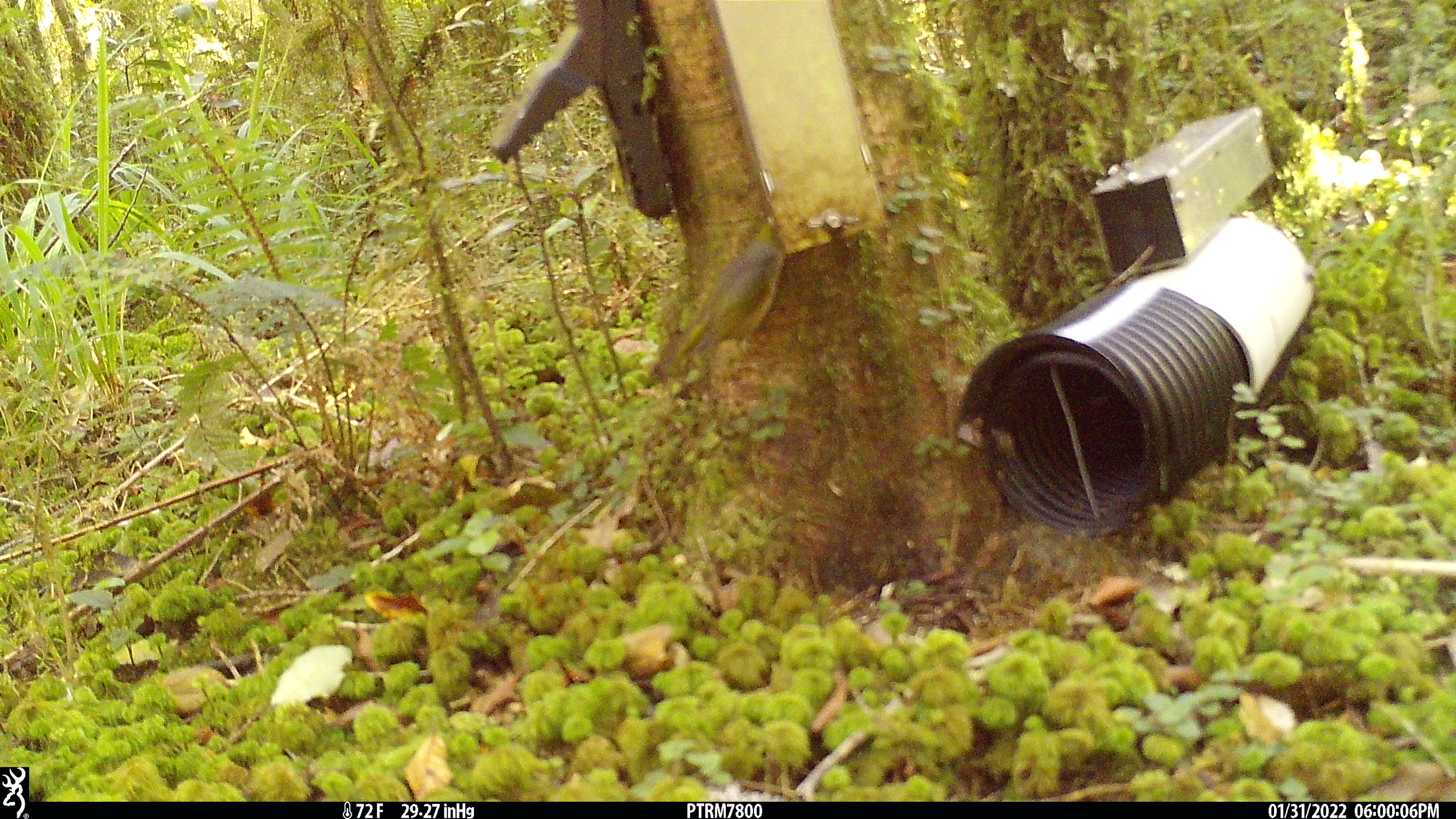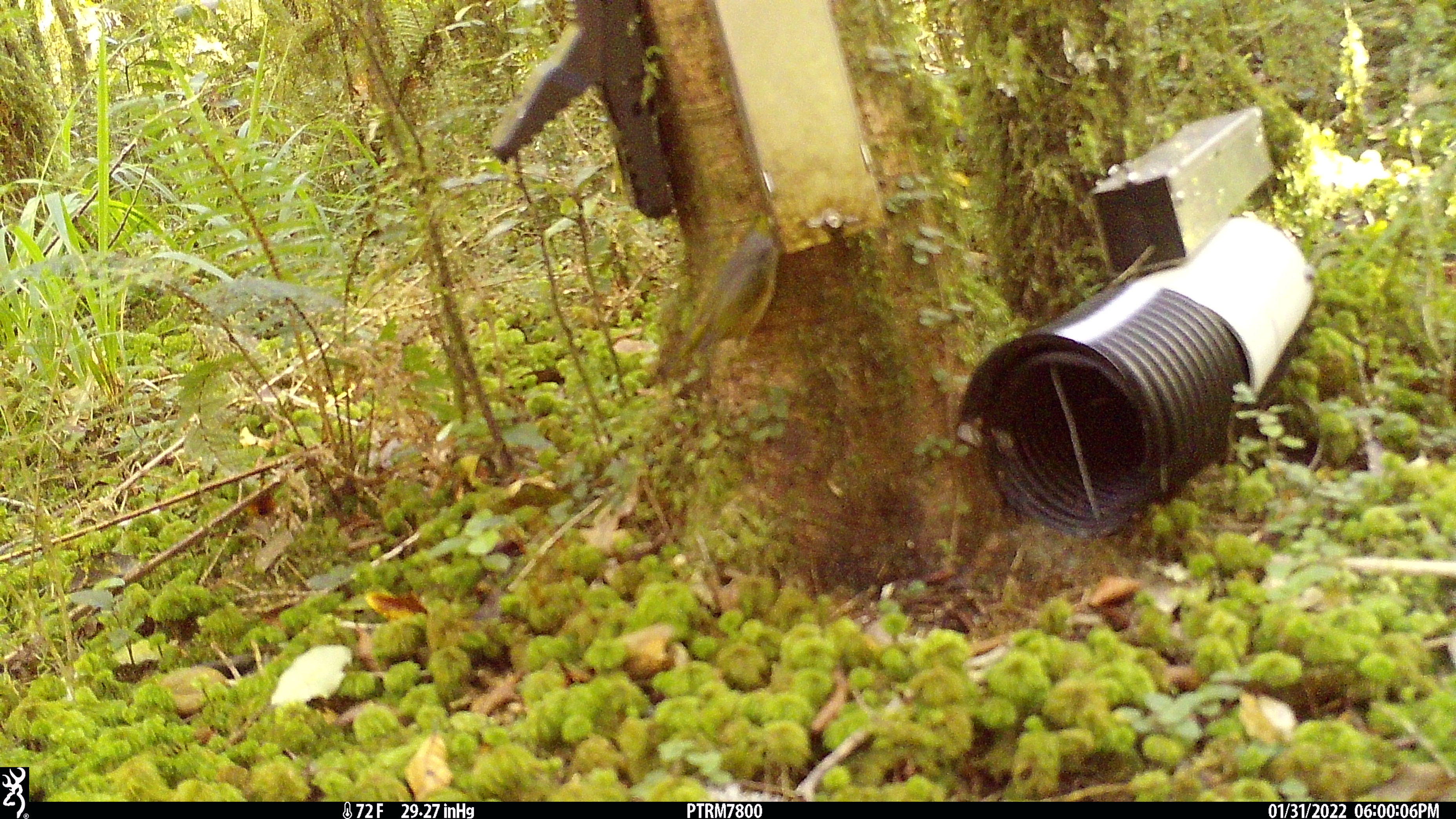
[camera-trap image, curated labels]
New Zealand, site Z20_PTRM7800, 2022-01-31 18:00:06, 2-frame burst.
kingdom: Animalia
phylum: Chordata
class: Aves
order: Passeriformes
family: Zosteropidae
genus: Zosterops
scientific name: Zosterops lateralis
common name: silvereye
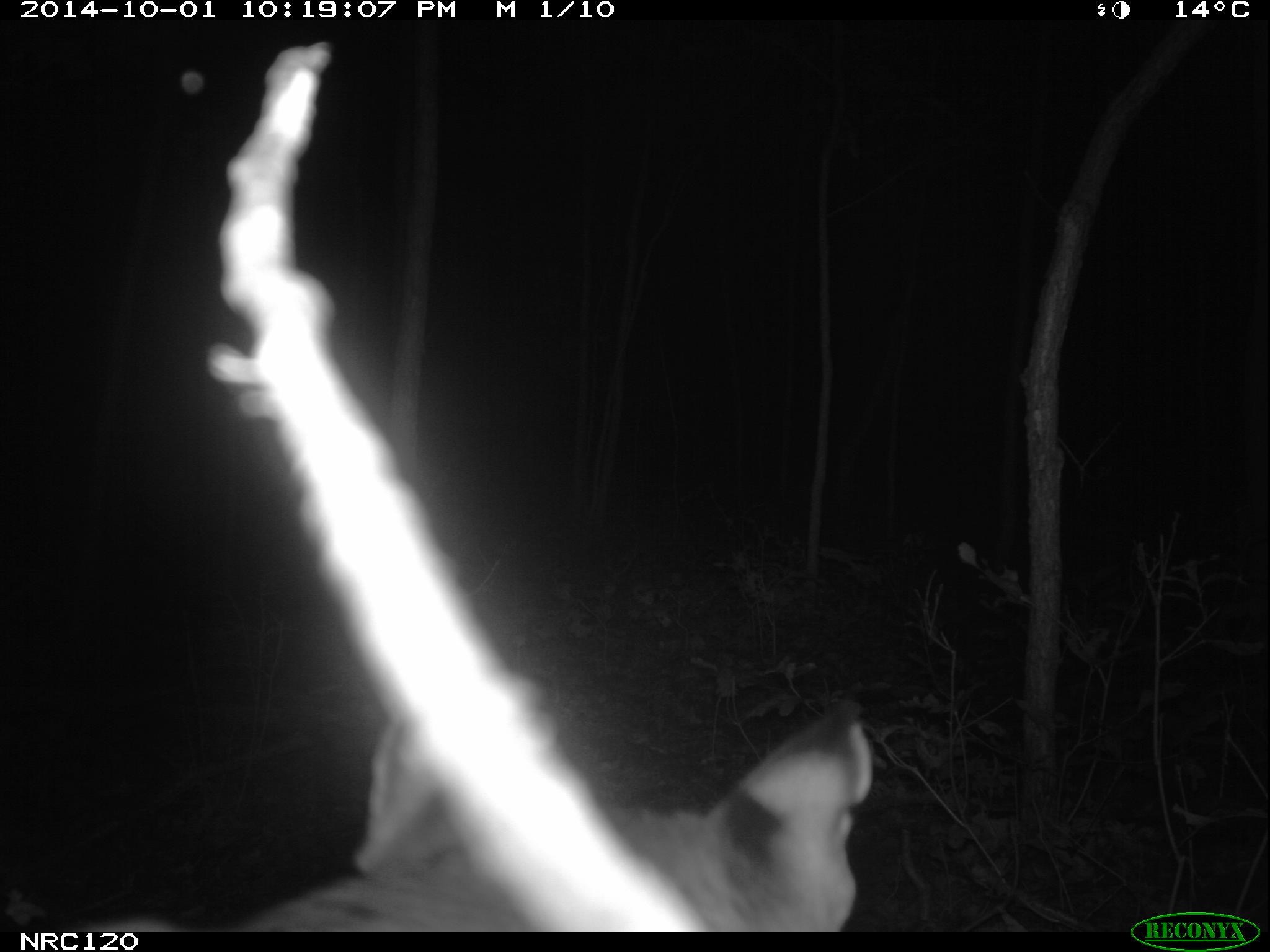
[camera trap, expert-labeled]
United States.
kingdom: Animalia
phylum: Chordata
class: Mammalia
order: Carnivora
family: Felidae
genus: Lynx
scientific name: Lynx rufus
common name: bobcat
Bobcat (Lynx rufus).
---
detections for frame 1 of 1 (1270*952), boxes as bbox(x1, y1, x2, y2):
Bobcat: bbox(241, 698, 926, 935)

┄┄┄┄┄┄┄┄┄┄

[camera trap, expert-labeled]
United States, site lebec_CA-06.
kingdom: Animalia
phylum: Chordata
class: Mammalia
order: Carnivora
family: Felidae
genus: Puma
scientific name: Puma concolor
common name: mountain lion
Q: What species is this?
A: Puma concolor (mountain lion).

┄┄┄┄┄┄┄┄┄┄

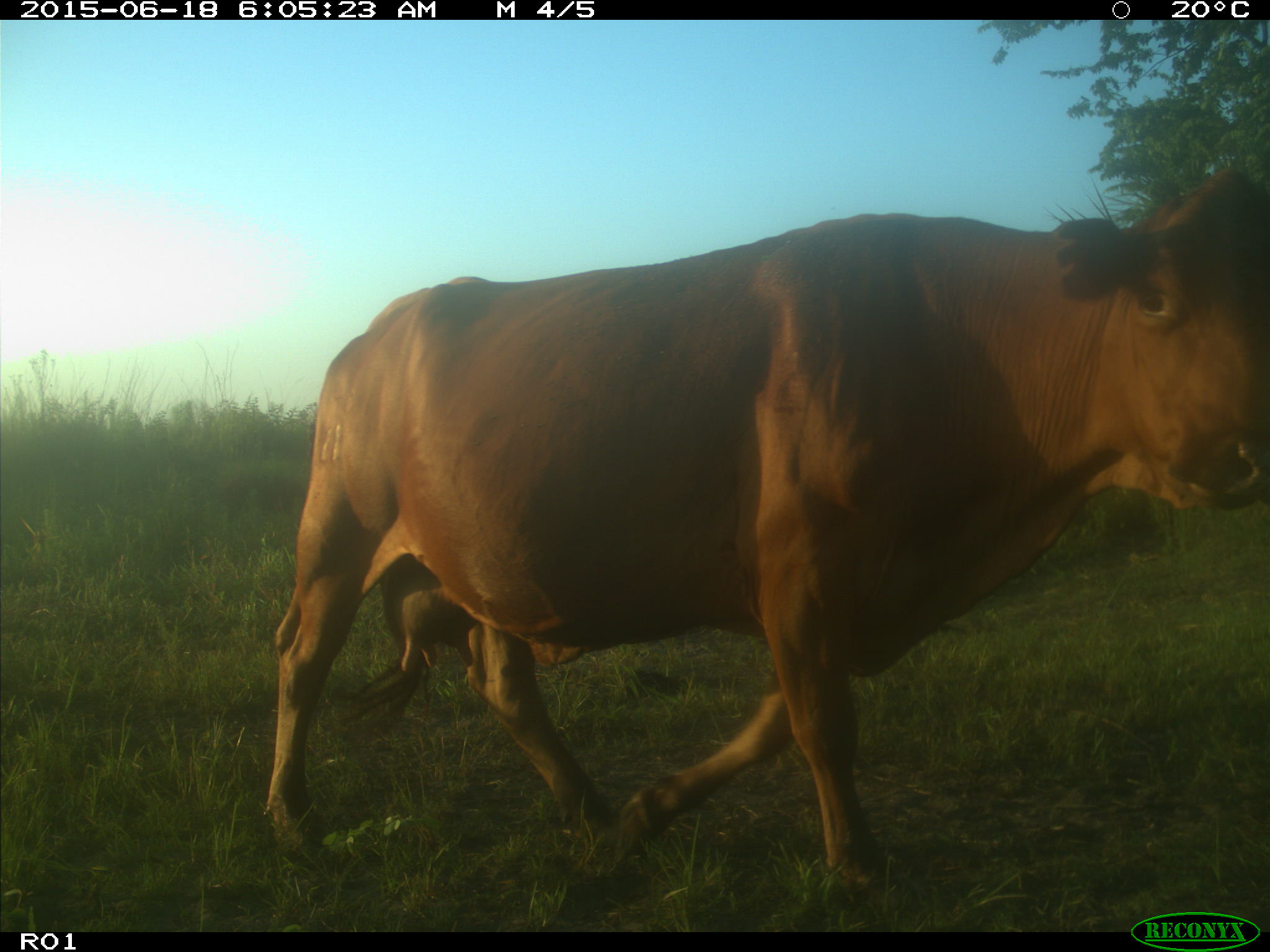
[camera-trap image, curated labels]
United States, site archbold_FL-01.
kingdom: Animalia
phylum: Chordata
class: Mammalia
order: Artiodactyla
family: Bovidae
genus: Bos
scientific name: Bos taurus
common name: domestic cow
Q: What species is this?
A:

┄┄┄┄┄┄┄┄┄┄

# [THE PROBLEM]
Which lines above contain the word "States"? Copy each one.

# [REPLY TO THE EXERCISE]
United States.
United States, site lebec_CA-06.
United States, site archbold_FL-01.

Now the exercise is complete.